London — Scottish First Minister Nicola Sturgeon on Wednesday announced her intention to resign, saying that part of serving in politics is knowing when it’s time to make way for someone else. Speaking at a news conference at her official residence in Edinburgh, Bute House, Sturgeon said she wrestled with the decision, but that the pressure of the job was relentless and that she is a human being as well as a politician.
“In my head and in my heart I know that that time has now come,” Sturgeon said.
Sturgeon, who has led the country’s devolved government and the Scottish National Party for eight years, has faced months of controversy over a law that makes it simpler for people to change their gender on official documents, the BBC reported Wednesday.

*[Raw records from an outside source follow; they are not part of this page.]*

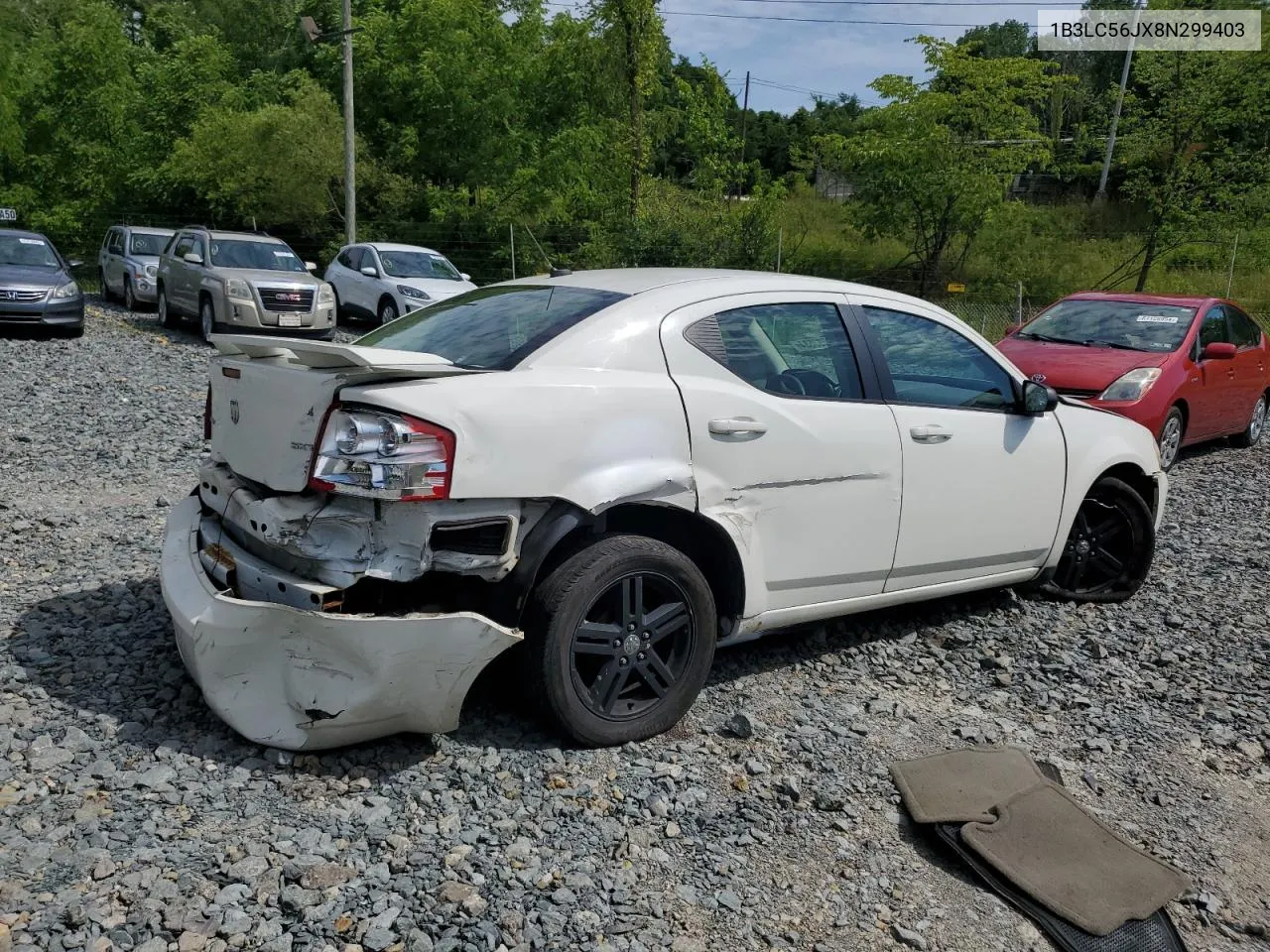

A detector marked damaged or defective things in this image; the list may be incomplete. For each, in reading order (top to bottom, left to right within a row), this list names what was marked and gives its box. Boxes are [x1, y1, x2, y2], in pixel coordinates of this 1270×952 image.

torn body panel [164, 492, 520, 751]
crushed rear bumper [161, 495, 523, 751]
broken taillight lens [310, 406, 454, 502]
damaged white car rear [161, 270, 1168, 751]
dent in rear door [655, 293, 904, 619]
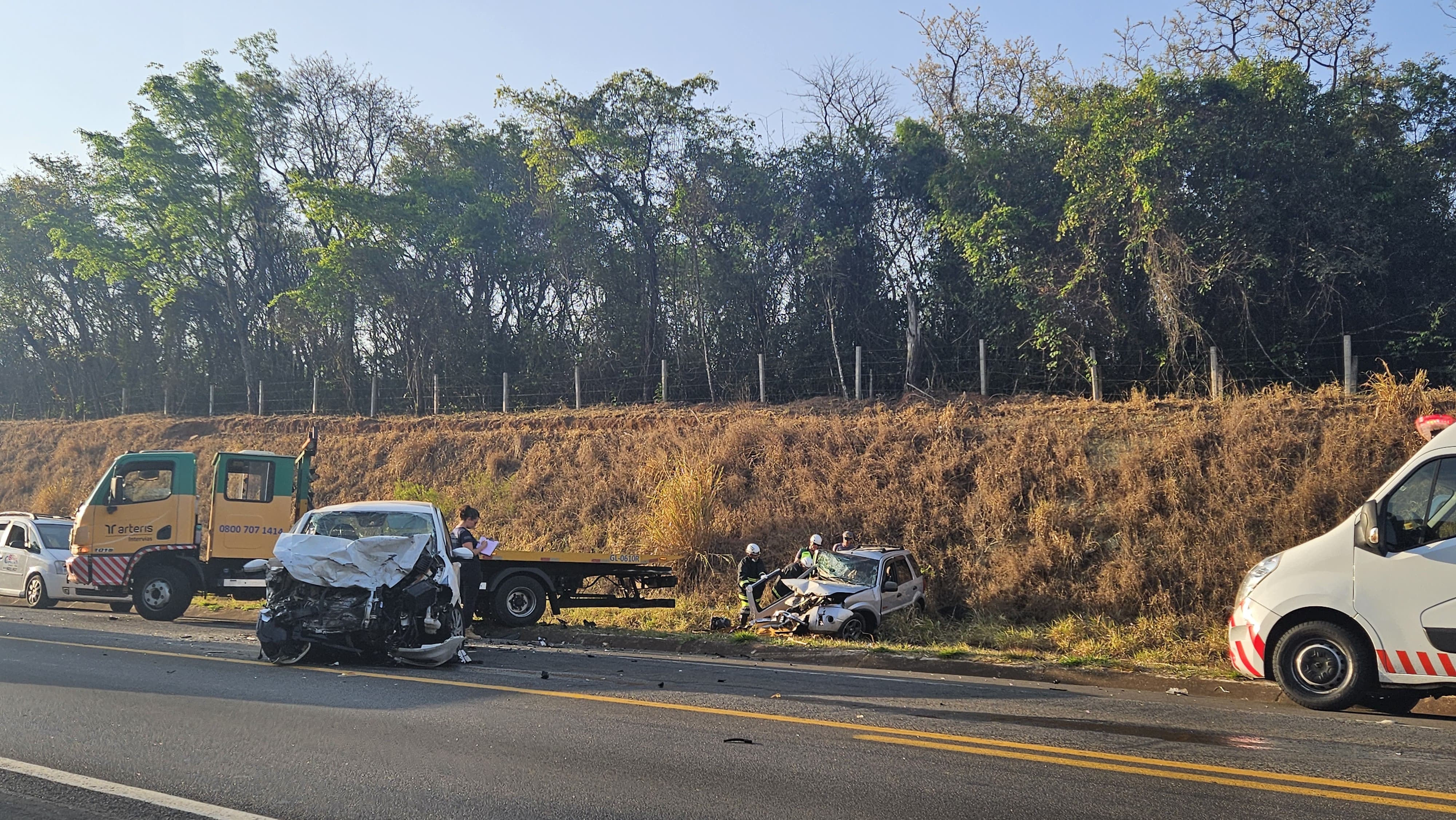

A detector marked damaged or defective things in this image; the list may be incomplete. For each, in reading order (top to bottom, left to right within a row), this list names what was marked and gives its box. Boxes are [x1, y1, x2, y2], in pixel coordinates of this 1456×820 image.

shattered windshield [298, 510, 428, 542]
car tire on wrecked car [24, 577, 55, 609]
car tire on wrecked car [132, 565, 194, 623]
crushed car hood [272, 533, 431, 591]
wrecked white car [250, 501, 466, 667]
wrecked silver suv [250, 501, 466, 667]
car tire on wrecked car [495, 577, 550, 629]
crushed car hood [780, 577, 868, 597]
wrecked white car [751, 551, 920, 641]
shattered windshield [815, 551, 879, 591]
detached car bumper [1229, 597, 1275, 682]
car tire on wrecked car [1270, 620, 1369, 708]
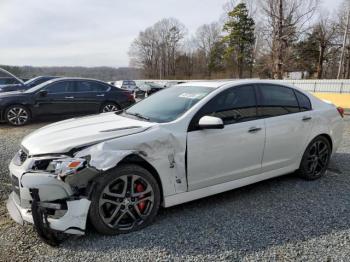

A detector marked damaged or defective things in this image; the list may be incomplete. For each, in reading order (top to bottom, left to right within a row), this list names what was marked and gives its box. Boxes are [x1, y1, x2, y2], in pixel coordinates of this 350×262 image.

crushed front end [6, 149, 97, 246]
crumpled hood [22, 113, 156, 156]
damaged white sedan [6, 80, 344, 246]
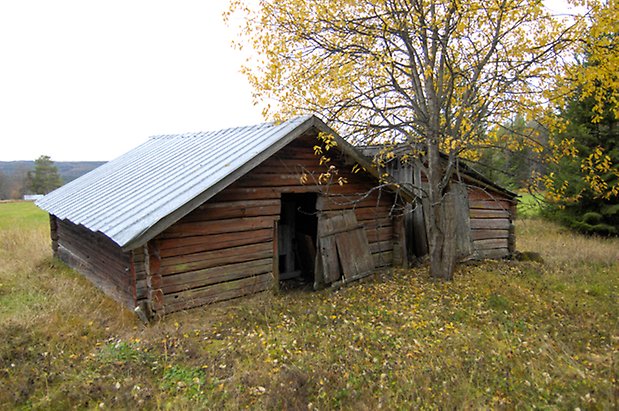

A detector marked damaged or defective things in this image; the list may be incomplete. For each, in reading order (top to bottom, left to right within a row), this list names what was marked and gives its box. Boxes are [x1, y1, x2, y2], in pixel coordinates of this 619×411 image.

rusty metal roof sheet [37, 116, 324, 251]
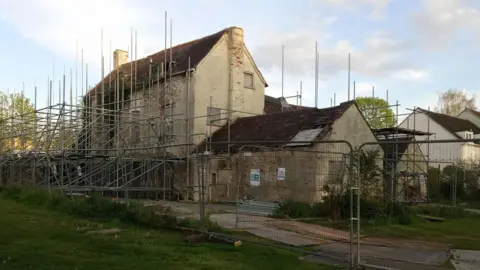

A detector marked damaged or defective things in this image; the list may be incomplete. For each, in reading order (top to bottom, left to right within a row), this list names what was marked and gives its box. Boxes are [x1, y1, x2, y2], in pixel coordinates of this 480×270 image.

The decision caught political observers by surprise, despite the ongoing controversy over the gender recognition measure. She had vowed to take the British government to court over its decision to block the law and argued that the Conservative U.K. government was making a “profound mistake” by vetoing the Gender Recognition Reform Bill.

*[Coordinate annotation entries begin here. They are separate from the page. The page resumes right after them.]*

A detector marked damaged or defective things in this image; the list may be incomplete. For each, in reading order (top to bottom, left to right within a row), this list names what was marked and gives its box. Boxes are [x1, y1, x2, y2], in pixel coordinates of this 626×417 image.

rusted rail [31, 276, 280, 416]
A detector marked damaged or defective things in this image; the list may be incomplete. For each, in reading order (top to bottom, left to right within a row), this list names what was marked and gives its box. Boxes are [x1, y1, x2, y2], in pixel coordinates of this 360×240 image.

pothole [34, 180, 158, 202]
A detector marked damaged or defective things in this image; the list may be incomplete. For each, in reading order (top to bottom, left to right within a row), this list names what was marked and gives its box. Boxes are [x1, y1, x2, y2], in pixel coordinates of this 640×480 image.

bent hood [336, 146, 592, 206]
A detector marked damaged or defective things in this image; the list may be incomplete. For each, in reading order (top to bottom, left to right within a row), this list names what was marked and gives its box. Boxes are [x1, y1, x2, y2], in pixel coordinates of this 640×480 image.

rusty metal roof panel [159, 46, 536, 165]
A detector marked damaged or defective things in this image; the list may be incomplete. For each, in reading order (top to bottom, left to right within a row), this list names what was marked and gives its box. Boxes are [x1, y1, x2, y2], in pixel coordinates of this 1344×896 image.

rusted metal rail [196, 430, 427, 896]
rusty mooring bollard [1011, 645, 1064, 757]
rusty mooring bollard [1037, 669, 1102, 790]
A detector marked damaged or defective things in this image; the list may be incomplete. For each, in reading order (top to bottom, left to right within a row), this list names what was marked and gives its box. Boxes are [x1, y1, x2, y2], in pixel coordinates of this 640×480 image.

Hailed as a landmark by transgender rights activists, the bill would allow people age 16 or older in Scotland to change the gender designation on their identity documents by self-declaration, removing the need for a medical diagnosis of gender dysphoria.
The legislation sets Scotland apart from the rest of the United Kingdom, where a medical diagnosis is needed before individuals can transition for legal purposes.
But the measure was only one controversy in a career where Sturgeon has been noted for rarely putting a foot wrong.
She had been lauded for her response, for example, to the COVID-19 pandemic, where she won praise for her sober, straight-talking abilities.
That catapulted the idea of Scottish independence from the United Kingdom — the long-held dream of Sturgeon’s nationalist government — back up the political agenda. Sturgeon backed calls for a second Scottish independence referendum following Britain’s withdrawal from the European Union. Scots voted overwhelmingly against that “Brexit.”
Scotland is part of the U.K. but, like Wales and Northern Ireland, has its own semi-autonomous government with broad powers over areas including health care.